The cyberattack works by using AI to learn and recognise the sound profile of different keys on a keyboard, according to the yet-to-be peer-reviewed research, posted as a preprint in arXiv.
Using a smartphone-integrated microphone listening for keystrokes on an Apple MacBook Pro, researchers, including Joshua Harrison from Durham University in the UK, could reproduce the exact keys with 95 per cent accuracy.
Scientists also tested the accuracy of the AI system during a Zoom call, recording the keystrokes using the laptop’s microphone during a meeting.
In this approach, the AI model was found to 93 per cent accurate in reproducing the keystrokes and in another test using Skype, the model was found to be about 92 per cent accurate.
Researchers say the new cyberattack method is facilitated by advancements over the last decade in the number of microphones within acoustic range of keyboards.
The model works by recognising the unique patterns with which users press keys on their keyboard, including the sound, the intensity and time of each keystroke.
Researchers used a MacBook Pro to test the concept, helping the system recognise patterns first by pressing 36 individual keys 25 times a piece.
They used an iPhone 13 mini, kept 17 cm away from the keyboard, to record the keystroke audio for their first test.
They then recorded the laptop keys over Zoom, using the MacBook’s built-in microphones.
This new technique using the trio of AI, microphones, and video calls “present a greater threat to keyboards than ever,” scientists warn in the study.

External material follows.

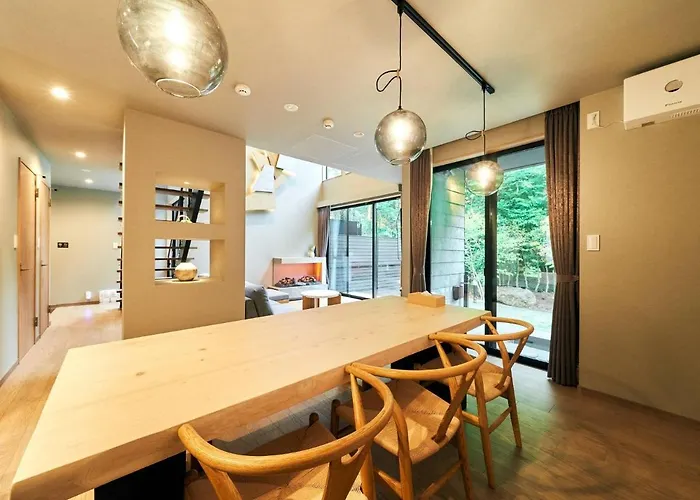 Rakuten Stay Villa Hakone Sengokuhara North Wing 105 Or 106 Bbq Terrace Pet Allowed Capacity Of 10 Persons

“When trained on keystrokes recorded by a nearby phone, the classifier achieved an accuracy of 95 per cent, the highest accuracy seen without the use of a language model,” scientists write in the study.
However, scientists say the AI system does not easily work the same way for every keyboard.
They say the AI model must be trained separately for each keyboard, providing additional references to understand what character each keystroke corresponds to.
The study says people can mitigate these kinds of attacks if they change their typing style.
Scientists found that touch typing reduced the keystroke recognition accuracy from between 64 per cent to 40 per cent.
They also recommend the use of randomised passwords featuring multiple cases as means of defence against such attacks.
Since large language models such as ChatGPT are able to predict succeeding characters to complete words, scientists say passwords containing full words may be at greater risk.
Randomly generated fake keystrokes to transmitted audio was also found to reduce the risk of such password theft.
Using biometric password like fingerprint or face scanning instead typed ones can also help mitigate risk of such cyber attacks, researchers say.